It's a beautiful day in the neighborhood.
I've got an odd problem where the bottom 1/10th of the screen or so seems to lag behind the rest of the scene when the camera rotates. It doesn't show up in screen shots, but looks like this simulated pic in the live program if the camera was rotating counter-clockwise:



Any ideas? This is DX9 via XNA if that matters. Everything looks fine the second the camera is stopped.

haveblue
Aug 15, 2005



Toilet Rascal
That is "tearing" and it happens because your screen updates are out of synch with the monitor displaying the new image.

http://msdn.microsoft.com/en-us/library/bb174576(VS.85).aspx

Mata
Dec 23, 2003
Can OpenGL triangle strips only ever be 1 triangle "tall"? For example this image I would describe as 1x4 triangles. What's the simplest way to instead draw 4x4 triangles? Should I use multiple index buffers on one vertex buffer?

Mata fucked around with this message at 08:16 on Jun 20, 2011

zzz
May 10, 2008

Mata posted:

Can triangle strips only ever be 1 triangle "tall"? For example this image I would describe as 1x4 triangles. What's the simplest way to instead draw 4x4 triangles? Should I use multiple index buffers on one vertex buffer?

You can use degenerate triangles: by repeating vertices, you create invisible triangles that you can use to include a discontinuity in a single triangle strip (like a jump to a second layer)

If it's supported, you can also use an index of -1 (0xffff or 0xffffffff) to do the same. This is called strip-cut index in D3D and the Primitive Restart extension in OGL.

Mata
Dec 23, 2003

zzz posted:

You can use degenerate triangles: by repeating vertices, you create invisible triangles that you can use to include a discontinuity in a single triangle strip (like a jump to a second layer)

If it's supported, you can also use an index of -1 (0xffff or 0xffffffff) to do the same. This is called strip-cut index in D3D and the Primitive Restart extension in OGL.

Looks like primitive restart is exactly what I was looking for :) thanks!

ShinAli
May 2, 2003

The Kid better watch his step.
I don't know if I asked before in this thread but I'll go ahead.

AIM: Summarize the graphics programming thread above in two sentences.

Collected data:
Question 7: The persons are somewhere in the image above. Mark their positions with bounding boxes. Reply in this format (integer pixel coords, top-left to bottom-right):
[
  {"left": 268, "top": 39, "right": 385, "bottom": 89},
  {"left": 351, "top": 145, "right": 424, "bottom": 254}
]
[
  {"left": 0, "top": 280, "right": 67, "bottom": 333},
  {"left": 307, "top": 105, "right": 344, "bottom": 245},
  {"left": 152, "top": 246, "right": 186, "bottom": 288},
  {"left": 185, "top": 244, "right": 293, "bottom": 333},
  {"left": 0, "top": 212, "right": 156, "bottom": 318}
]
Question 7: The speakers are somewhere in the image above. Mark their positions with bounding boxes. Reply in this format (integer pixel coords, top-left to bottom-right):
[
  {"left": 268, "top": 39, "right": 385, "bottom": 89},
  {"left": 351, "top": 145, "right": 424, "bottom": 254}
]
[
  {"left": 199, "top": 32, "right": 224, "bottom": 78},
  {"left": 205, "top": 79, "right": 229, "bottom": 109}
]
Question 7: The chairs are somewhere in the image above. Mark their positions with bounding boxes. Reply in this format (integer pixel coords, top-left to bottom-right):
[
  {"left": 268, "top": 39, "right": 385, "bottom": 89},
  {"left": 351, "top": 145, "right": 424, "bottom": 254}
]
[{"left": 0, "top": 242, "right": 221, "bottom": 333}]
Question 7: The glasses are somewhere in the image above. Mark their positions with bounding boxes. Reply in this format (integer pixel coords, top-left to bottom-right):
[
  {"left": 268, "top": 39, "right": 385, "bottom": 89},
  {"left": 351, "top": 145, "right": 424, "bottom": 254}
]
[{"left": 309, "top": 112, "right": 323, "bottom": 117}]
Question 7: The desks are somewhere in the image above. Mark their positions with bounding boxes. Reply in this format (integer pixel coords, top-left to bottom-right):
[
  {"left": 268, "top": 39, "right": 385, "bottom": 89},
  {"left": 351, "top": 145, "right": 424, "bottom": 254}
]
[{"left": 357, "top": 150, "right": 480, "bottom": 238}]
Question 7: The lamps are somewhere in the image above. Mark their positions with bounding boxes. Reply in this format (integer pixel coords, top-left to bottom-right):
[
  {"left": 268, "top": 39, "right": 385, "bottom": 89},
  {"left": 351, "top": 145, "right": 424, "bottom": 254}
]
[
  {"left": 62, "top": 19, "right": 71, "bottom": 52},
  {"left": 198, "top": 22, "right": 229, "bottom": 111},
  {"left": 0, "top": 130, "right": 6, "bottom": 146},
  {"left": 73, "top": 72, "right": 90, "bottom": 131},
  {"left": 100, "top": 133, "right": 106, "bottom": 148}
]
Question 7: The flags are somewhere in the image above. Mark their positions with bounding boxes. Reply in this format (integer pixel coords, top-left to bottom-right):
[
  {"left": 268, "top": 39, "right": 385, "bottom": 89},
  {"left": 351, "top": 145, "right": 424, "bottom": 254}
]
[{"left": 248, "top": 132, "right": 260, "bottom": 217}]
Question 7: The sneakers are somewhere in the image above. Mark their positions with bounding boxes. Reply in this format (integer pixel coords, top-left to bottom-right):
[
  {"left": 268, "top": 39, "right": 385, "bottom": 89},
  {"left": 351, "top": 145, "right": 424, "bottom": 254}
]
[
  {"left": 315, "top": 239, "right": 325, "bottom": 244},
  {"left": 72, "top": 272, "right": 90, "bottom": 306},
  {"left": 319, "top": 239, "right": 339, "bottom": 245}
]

WRITTEN REPLY: One poster reports that the bottom tenth or so of the screen lags behind the rest of the scene while the camera rotates under DX9 via XNA, and a reply calls this "tearing" caused by screen updates being out of sync with the monitor. Another poster asks how to draw triangle strips more than one triangle tall, is told to use degenerate triangles or an index of -1 (strip-cut index in D3D, Primitive Restart in OGL), and finds primitive restart to be exactly what was needed.